ÉNONCÉ DU PROBLÈME.
Pouvez-vous reprendre mot pour mot, dans le passage, la partie qui s'ouvre sur les mots contenant "Je dois avouer" et se clôt sur "à sa disparition." ?

PASSAGE.

Cette nuit, je l’ai vue – Drago Jančar

« Cette nuit, je l’ai vue comme si elle était vivante. »

Je dois avouer que je suis bien loin d’être une spécialiste de la littérature slovène, et ce roman m’a frappée d’abord par ce titre et cette couverture si poétiques, qui laissent présager l’auréole de mystère qui entoure la femme dont il va être question dans ces pages. Veronika Zarnik fait partie de ces femmes inoubliables, qui laissent une trace sur leur passage tant leur personnalité frappe ceux qui les rencontrent. Une nuit de janvier 1944, elle a disparu en compagnie de son mari et personne ne semble savoir ce qu’il leur est arrivé. Sont-ils morts ? Sont-ils cachés ? Tour à tour cinq personnages vont se plonger dans leurs souvenirs et raconter, par fragments, ce qu’ils savaient de cette femme insaisissable et sensuelle, afin que petit à petit les pièces du puzzle se mettent en place et que l’on comprenne le terrible engrenage qui a conduit à sa disparition.

[Entrées de la collection]
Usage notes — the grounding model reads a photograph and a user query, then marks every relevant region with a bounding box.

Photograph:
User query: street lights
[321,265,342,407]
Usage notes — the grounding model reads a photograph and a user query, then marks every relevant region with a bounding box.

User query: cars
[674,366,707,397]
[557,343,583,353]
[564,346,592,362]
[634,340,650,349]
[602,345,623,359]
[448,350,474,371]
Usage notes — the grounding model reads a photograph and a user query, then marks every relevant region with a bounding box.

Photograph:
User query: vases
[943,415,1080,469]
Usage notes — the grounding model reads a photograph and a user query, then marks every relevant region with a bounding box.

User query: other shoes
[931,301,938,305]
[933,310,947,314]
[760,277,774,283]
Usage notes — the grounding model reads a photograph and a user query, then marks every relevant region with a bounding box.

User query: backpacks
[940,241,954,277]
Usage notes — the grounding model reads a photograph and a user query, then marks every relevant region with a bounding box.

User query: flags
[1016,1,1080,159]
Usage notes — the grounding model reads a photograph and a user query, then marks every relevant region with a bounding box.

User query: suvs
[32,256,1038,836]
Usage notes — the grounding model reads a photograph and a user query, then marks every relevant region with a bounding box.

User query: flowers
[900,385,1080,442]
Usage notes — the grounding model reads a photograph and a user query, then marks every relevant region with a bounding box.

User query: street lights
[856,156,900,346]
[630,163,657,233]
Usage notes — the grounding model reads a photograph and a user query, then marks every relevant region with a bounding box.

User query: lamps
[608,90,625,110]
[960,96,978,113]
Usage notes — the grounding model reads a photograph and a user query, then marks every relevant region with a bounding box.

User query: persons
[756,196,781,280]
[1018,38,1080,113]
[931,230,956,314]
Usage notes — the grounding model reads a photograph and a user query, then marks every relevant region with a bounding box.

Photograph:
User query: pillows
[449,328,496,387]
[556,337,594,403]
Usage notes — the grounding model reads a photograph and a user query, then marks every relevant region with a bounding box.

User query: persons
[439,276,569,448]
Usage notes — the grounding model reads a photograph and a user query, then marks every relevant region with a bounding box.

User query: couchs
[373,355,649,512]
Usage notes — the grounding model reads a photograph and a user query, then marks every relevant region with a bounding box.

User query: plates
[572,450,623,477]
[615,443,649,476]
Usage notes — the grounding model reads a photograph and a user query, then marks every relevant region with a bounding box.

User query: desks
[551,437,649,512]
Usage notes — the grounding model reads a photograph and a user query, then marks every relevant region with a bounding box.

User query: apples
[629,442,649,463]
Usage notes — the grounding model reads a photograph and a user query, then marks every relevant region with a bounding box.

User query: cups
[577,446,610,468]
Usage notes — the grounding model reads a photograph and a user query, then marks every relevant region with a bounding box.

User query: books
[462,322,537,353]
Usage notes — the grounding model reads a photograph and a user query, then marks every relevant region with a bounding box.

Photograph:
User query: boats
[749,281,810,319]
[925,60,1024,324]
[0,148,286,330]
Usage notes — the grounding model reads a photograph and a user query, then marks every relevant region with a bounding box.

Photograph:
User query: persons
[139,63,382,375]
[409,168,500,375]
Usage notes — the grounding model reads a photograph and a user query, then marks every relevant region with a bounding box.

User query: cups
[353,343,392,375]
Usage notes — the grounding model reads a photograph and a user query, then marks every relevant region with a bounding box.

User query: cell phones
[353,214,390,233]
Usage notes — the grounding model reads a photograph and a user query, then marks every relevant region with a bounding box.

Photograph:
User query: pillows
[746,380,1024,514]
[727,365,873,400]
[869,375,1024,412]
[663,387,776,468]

SORTIE COMPLÈTE.
Je dois avouer que je suis bien loin d’être une spécialiste de la littérature slovène, et ce roman m’a frappée d’abord par ce titre et cette couverture si poétiques, qui laissent présager l’auréole de mystère qui entoure la femme dont il va être question dans ces pages. Veronika Zarnik fait partie de ces femmes inoubliables, qui laissent une trace sur leur passage tant leur personnalité frappe ceux qui les rencontrent. Une nuit de janvier 1944, elle a disparu en compagnie de son mari et personne ne semble savoir ce qu’il leur est arrivé. Sont-ils morts ? Sont-ils cachés ? Tour à tour cinq personnages vont se plonger dans leurs souvenirs et raconter, par fragments, ce qu’ils savaient de cette femme insaisissable et sensuelle, afin que petit à petit les pièces du puzzle se mettent en place et que l’on comprenne le terrible engrenage qui a conduit à sa disparition.